Alors que l’on tarde à établir un lien direct entre les statines et la SLA, Golomb s’est posé des questions importantes. En général, que font les statines par rapport à l’intensification de la SLA? Les statines, accélèrent-elles la SLA, forcent-elles en général les présentations ou progressions cliniques, ou cela se produit-il uniquement auprès de personnes chez qui les statines ont un effet d’oxydation? Elle a suggéré que « les possibilités vérifiables d’un sous-groupe identifiable et vulnérable génèrent une observation d’une grande importance potentielle. »

Des scientifiques de l’University of Oxford et financés par le British Heart Association ont relevé le défi. Pour la première fois, leur étude présente un scan du génome humain dans sa totalité afin de localiser de façon effective le malfaiteur génétique des effets secondaires d’un médicament. Le malfaiteur s’est avéré être une mutation, une sorte de gène malin qui provoque un risque aggravé de myopathie lors de l’usage de statines. L’équipe d’Oxford a constaté que cette variation dans le code génétique était un gène du nom de SLCO1B1 qui aide à régler le foie pour l’absorption des statines et qui est responsable pour 60 pour cent de la myopathie chez des personnes qui suivent une thérapie à forte dose de statines. Les patients prenant de fortes doses de statines et porteurs d’une copie de ce gène malin voient quadrupler leur risque de développement d’une myopathie par rapport aux personnes non porteuses de ce gène. Les patients porteurs de deux copies de ce gène malin courent seize fois plus de risques d’encourir la SLA. Ce qui est étonnant, c’est qu’une personne sur quatre est porteuse d’une des deux copies de ce gène malin.

« C’est fort intriguant » a déclaré Edwards. « Ils ont établi le lien entre les statines et la myopathie et la SLA, deux conditions critiques qui ont certainement un lien entre elles ».

La définition classique de la SLA exclut les maladies et les symptômes liés à l’absorption de statines, raison pour laquelle il s’avère difficile de faire un calcul exact du nombre de personnes qui souffrent de la maladie en prenant pour seule base les symptômes.
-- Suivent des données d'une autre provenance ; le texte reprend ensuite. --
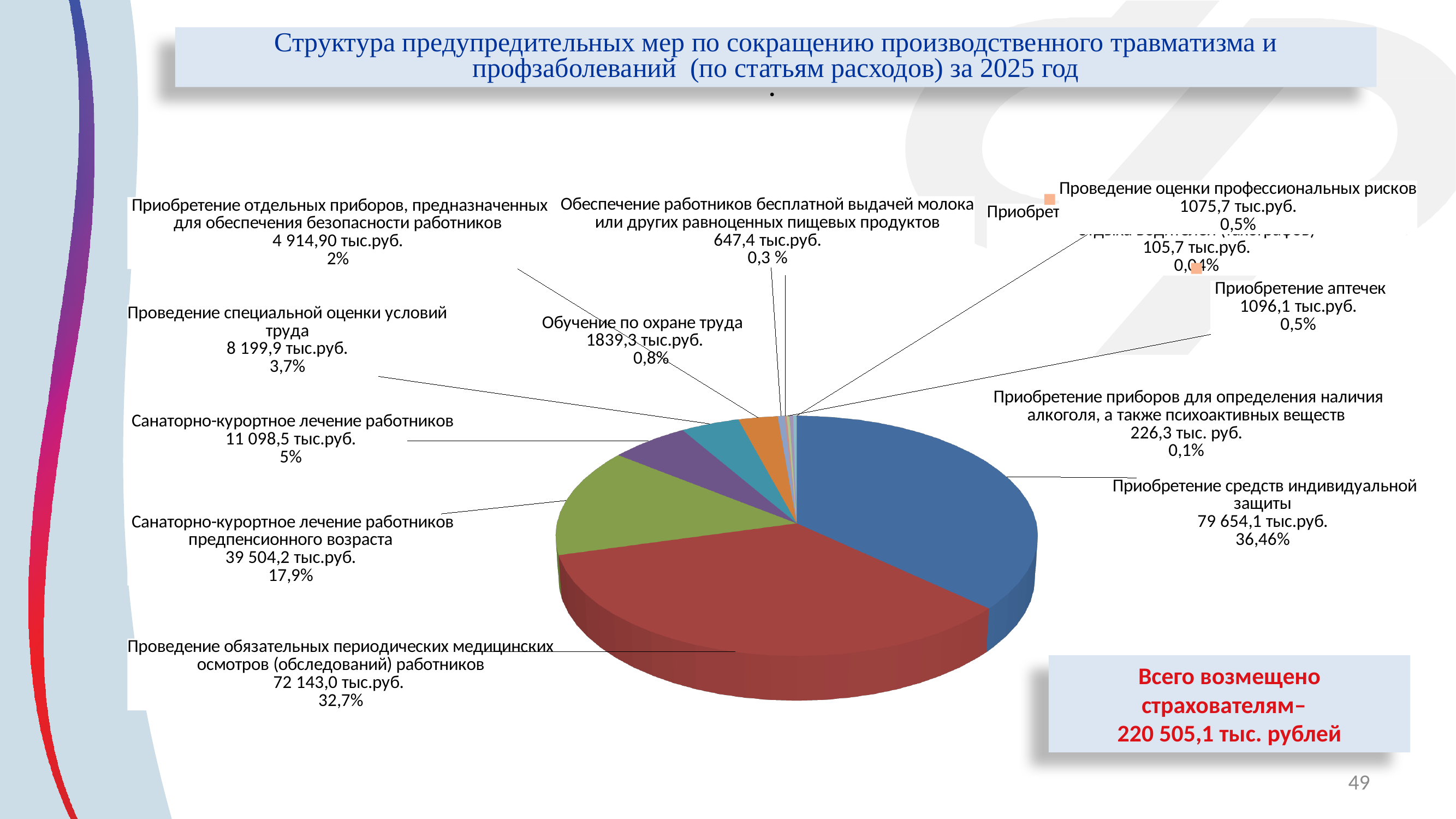
Which expense item has the largest share of the pie? Приобретение средств индивидуальной защиты What percentage is shown for «Приобретение аптечек»? 0,5% For which year does the chart show the structure of preventive measures? 2025 What amount is shown for «Обучение по охране труда»? 1839,3 тыс.руб. What share of the pie does «Проведение обязательных периодических медицинских осмотров (обследований) работников» account for? 32,7% What amount is shown for «Санаторно-курортное лечение работников предпенсионного возраста»? 39 504,2 тыс.руб. What kind of chart is shown on the slide? pie chart What percentage is shown for «Проведение специальной оценки условий труда»? 3,7% What total amount reimbursed to insurers is stated on the slide? 220 505,1 тыс. рублей What amount is shown for «Приобретение средств индивидуальной защиты»? 79 654,1 тыс.руб. What is the difference in amount between «Приобретение средств индивидуальной защиты» and «Проведение обязательных периодических медицинских осмотров (обследований) работников»? 7 511,1 тыс.руб. Which is larger: the amount for «Санаторно-курортное лечение работников» or for «Проведение специальной оценки условий труда»? Санаторно-курортное лечение работников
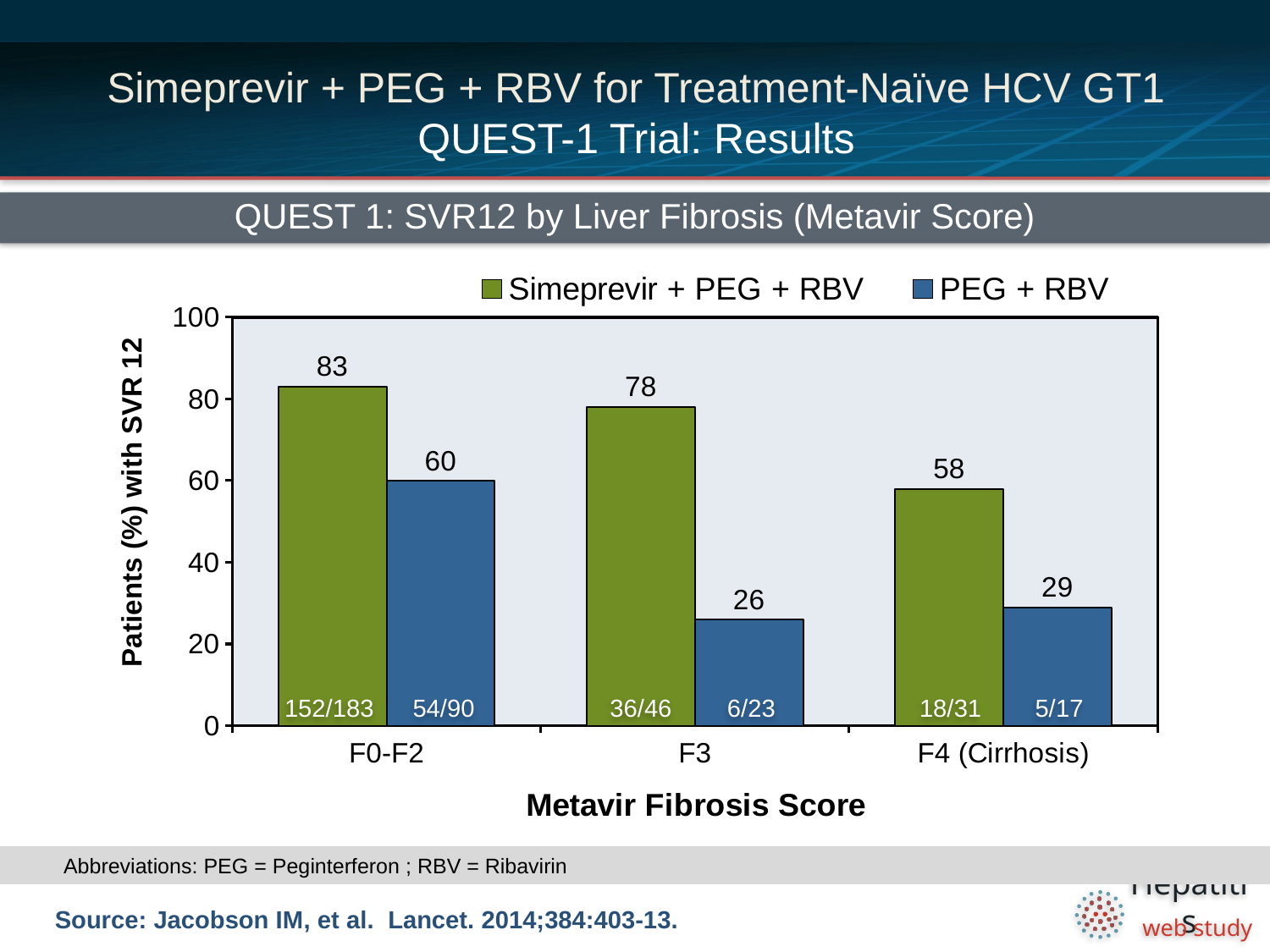
Is the SVR12 rate for Simeprevir + PEG + RBV in the F3 group greater or less than 60? greater How many series does the legend list? 2 Which Metavir fibrosis score group has the highest SVR12 rate for Simeprevir + PEG + RBV? F0-F2 What is the patient fraction shown inside the Simeprevir + PEG + RBV bar for the F4 (Cirrhosis) group? 18/31 What is the difference in SVR12 rate between Simeprevir + PEG + RBV and PEG + RBV in the F3 group? 52 What is the SVR12 rate for PEG + RBV in the F3 group? 26 What is the SVR12 rate for Simeprevir + PEG + RBV in the F0-F2 group? 83 What is the SVR12 rate for PEG + RBV in the F4 (Cirrhosis) group? 29 Which has a higher SVR12 rate in the F4 (Cirrhosis) group: Simeprevir + PEG + RBV or PEG + RBV? Simeprevir + PEG + RBV Which Metavir fibrosis score group has the lowest SVR12 rate for PEG + RBV? F3 What kind of chart is shown on the slide? Bar chart How many Metavir fibrosis score groups are shown on the x axis? 3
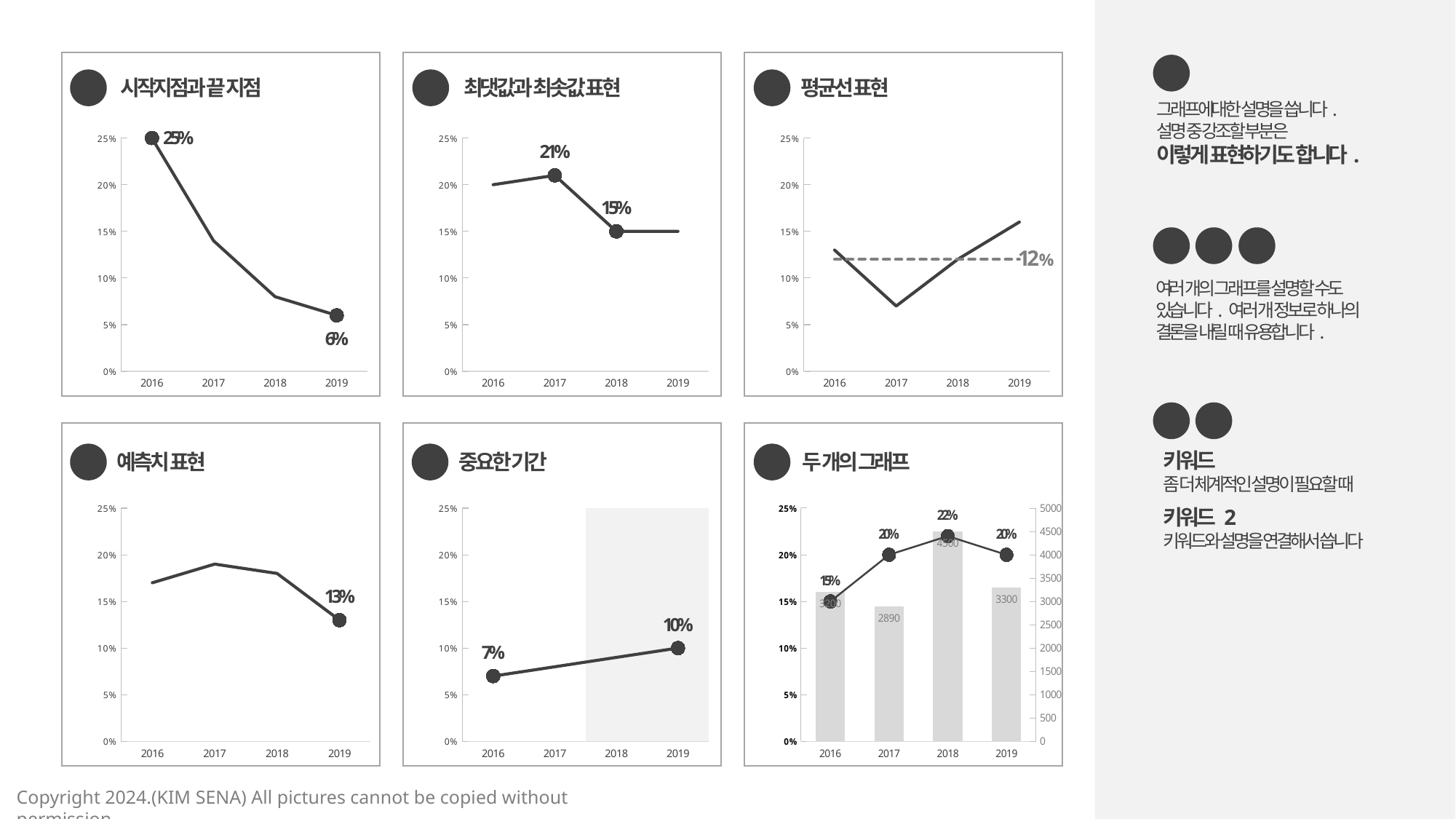
In the top-right chart (평균선 표현), is the value for 2017 greater or less than 10%? less In the bottom-left chart (예측치 표현), what is the value for 2019? 13% In the top-left chart (시작지점과 끝 지점), what is the value for 2016? 25% In the bottom-right chart (두 개의 그래프), what is the bar value for 2018? 4500 In the top-middle chart (최댓값과 최솟값 표현), what is the value for 2017? 21% In the top-middle chart (최댓값과 최솟값 표현), what is the value for 2018? 15% How many years are shown on the x axis of the bottom-right chart (두 개의 그래프)? 4 In the bottom-right chart (두 개의 그래프), which year has the lowest bar? 2017 In the top-left chart (시작지점과 끝 지점), what is the value for 2019? 6% In the top-left chart (시작지점과 끝 지점), do the values rise or fall from 2016 to 2019? fall In the bottom-middle chart (중요한 기간), what is the difference between the 2019 value and the 2016 value? 3% In the top-right chart (평균선 표현), what value is marked by the dashed average line? 12%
Chaque année, aux Etats-Unis, on diagnostique auprès de plus de 5000 personnes la SLA classique, et dans l’actuel état des choses, plus de 300.000 personnes vivent frappées de la SLA. Compte tenu de la création récente d’un Inventaire National de données sur la SLA, ces chiffres peuvent être assez bas.

Il n’existe aucun traitement pour la SLA. Rilutek, le seul médicament approuvé par la FDA pour le traitement ne diffère le décès que de quelques mois. Récemment, Cytolinetics a testé un nouveau médicament qui a donné des résultats positifs lors de tests à petite échelle. Cependant, ce médicament ne peut inverser le cours de la maladie, pas plus que Rilutek, ni corriger les dégâts causés aux nerfs; en plus ce médicament n’est pas encore disponible sur le marché.

Neuf mois après le diagnostic, la faculté de la parole de Greg Burns s’est embrouillée. A la fin de l’année 2010, les signes de paralysie se sont faits de plus en plus fréquents. Entretemps il a commencé à prendre le médicament Rilutek.